In Latin America, the Group of Parliamentarian Women from the network of legislatures on the continent (Parlaméricas) meet in Ecuador to discuss the policies and laws necessary to ensure the labor rights of women:
According to the Mexican Senator and also president of Parlaméricas, Marcela Guerra, the meeting will be used to review the national progress achieved in implementing the plan of action to prevent harassment and political violence against women, agreed last year in Argentina.
In addition, she stated that an axes of this strategy is the implementation of multi-sectoral approaches for the prevention of political harassment against women, the inclusion of men in the struggle for political empowerment of women, and to make political parties responsible for gender equality, among others. She also announced the sharing of experiences and legislative progress in encouraging the representation of women in parliaments in the region.
Marina Koren writes in the Atlantic about the exclusion of women from Cabinet as conservative Michel Temer takes over as interim President in Brazil:
Temer is the interim president of Brazil, put in office as the country’s legislature decides whether to impeach Rousseff, the leader of the center-left Workers Party (PT).
In his first days in the presidency, Temer has vowed to fight corruption and introduced measures to reduce the fiscal deficit as Brazil faces its worst recession in decades. He has also named a new cabinet of ministers that has attracted a lot of attention for what it’s missing: women.
All the ministers in the cabinet are men who identify as white, making Temer the first president since Ernesto Geisel, who served from 1974 to 1979, not to include women.
But for supporters of PT, whose policies have for years promoted social justice and racial equality, Temer’s decision is troubling.
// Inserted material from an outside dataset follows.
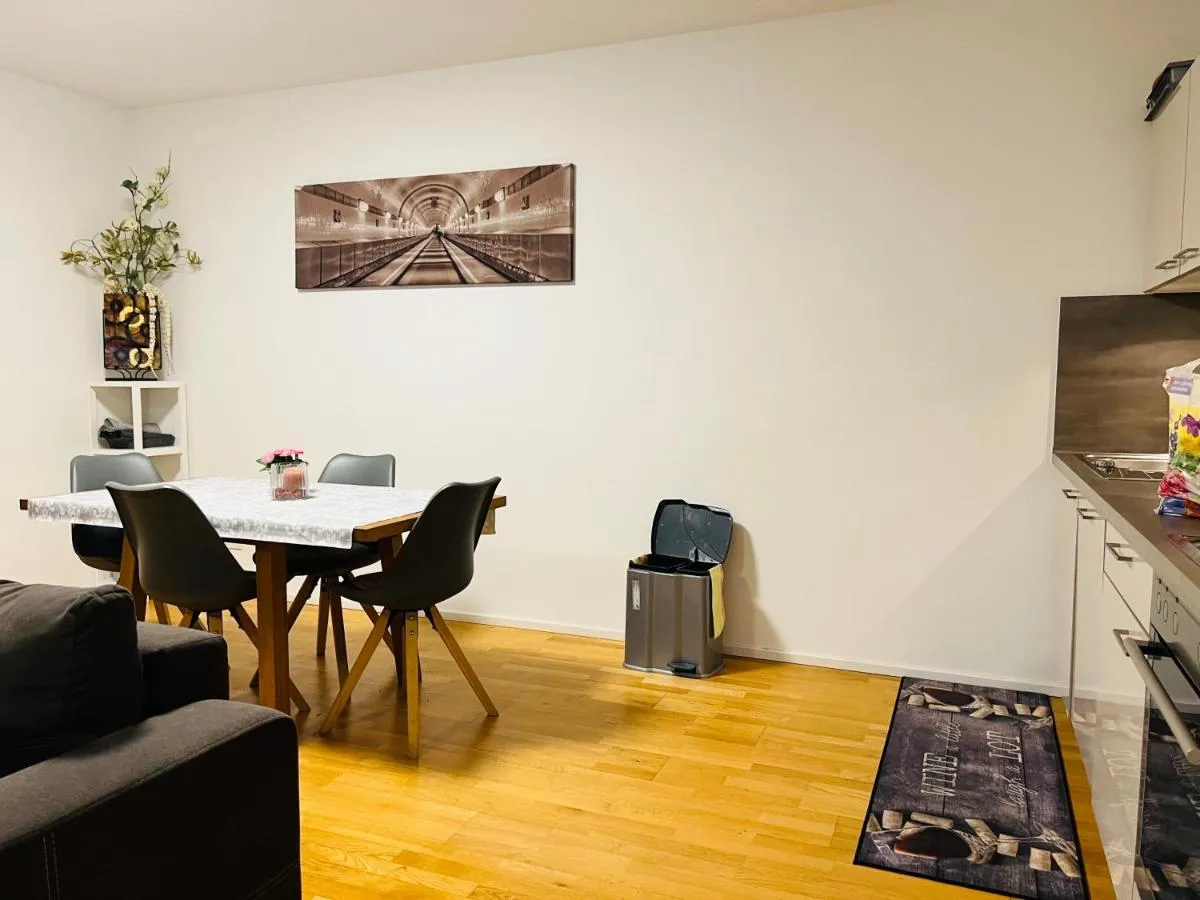 Image 3 of Cocoon 77 Apartments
The cabinet’s composition has raised concerns the new president seeks to make Brazil more conservative. His decision to eliminate the ministry of women, racial equality, and human rights and consolidate it into the justice ministry, as well as to merge the culture ministry into the education ministry, has only compounded their fears.
Temer’s critics point out his new cabinet is not representative of Brazil’s population, which is 51 percent female. But it is does mirror the makeup of the country’s congress, which has been about 90 percent male since 2003, and more than that in the years before. For advocates of women’s rights around the world, the new cabinet is a step backward, especially as it comes after Rousseff, before her precipitous decline, became Brazil’s first female president in 2010.
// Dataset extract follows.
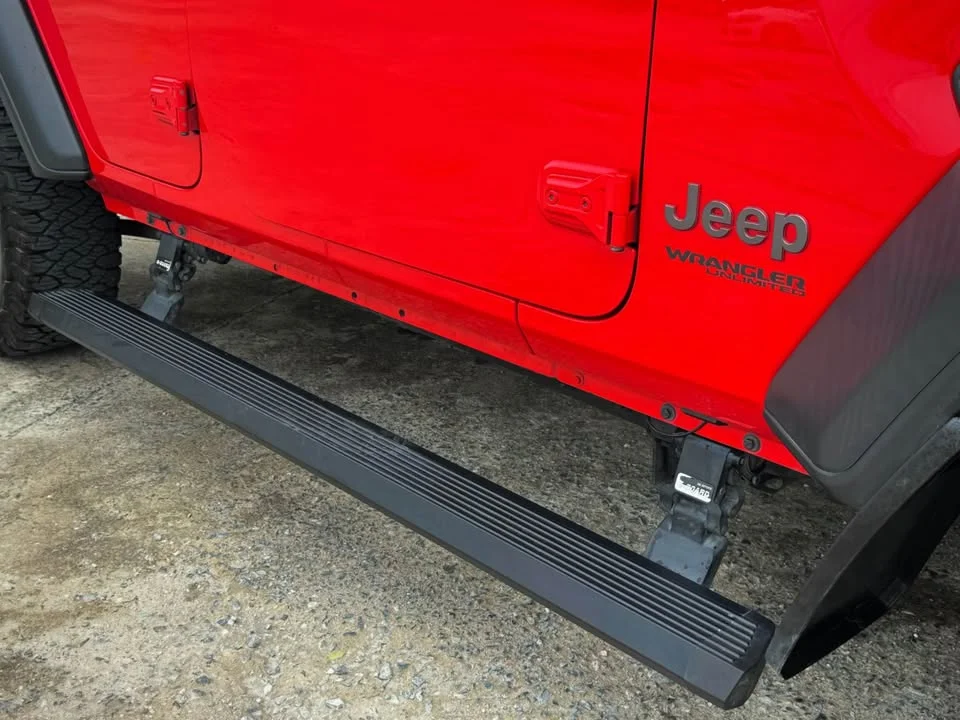 2020 Jeep Wrangler JL 3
Indigenous people and women's representation in Latin America.
The indigenous rights movement has made significant strides in Latin America over the last few decades, but indigenous women across the continent remain sorely underrepresented in political decision-making.
Indigenous activists brought this problem into the spotlight during the First Congress of Indigenous Parliamentarians of America (IPA) held in Panama last week, calling for continued progress in the representation of indigenous women in politics.
The congress, organized by the IPA and the United Nations Development Program, had representatives from 18 countries across the continent, including Nicaragua, Honduras, Guatemala, Mexico, Bolivia, Paraguay and Venezuela.
Nicaraguan parliamentarian Evelyn Patricia was one of the spokeswoman who highlighted the underrepresentation of women in political spheres. Nicaragua is among the top 10 nations in the world for having the highest female representation in parliament, along with the Latin American countries Mexico, Ecuador and Bolivia, which leads the region in female parliamentary representation.
In spite of the nation’s progress, Patricia said to Spanish news agency Efe, women need to continue to make progress if they are to see true political parity.
“Before, women were seen as objects, not as thinking beings,” she said. “Now, we have equal rights and opportunities, and must change our roles [in society].”
Many women in Latin America face discrimination when it comes to maintaining even basic human rights. This discrimination is even more of an obstacle for indigenous women, and still more magnified for indigenous women who are poor, creating what some have called the threat of “triple discrimination.”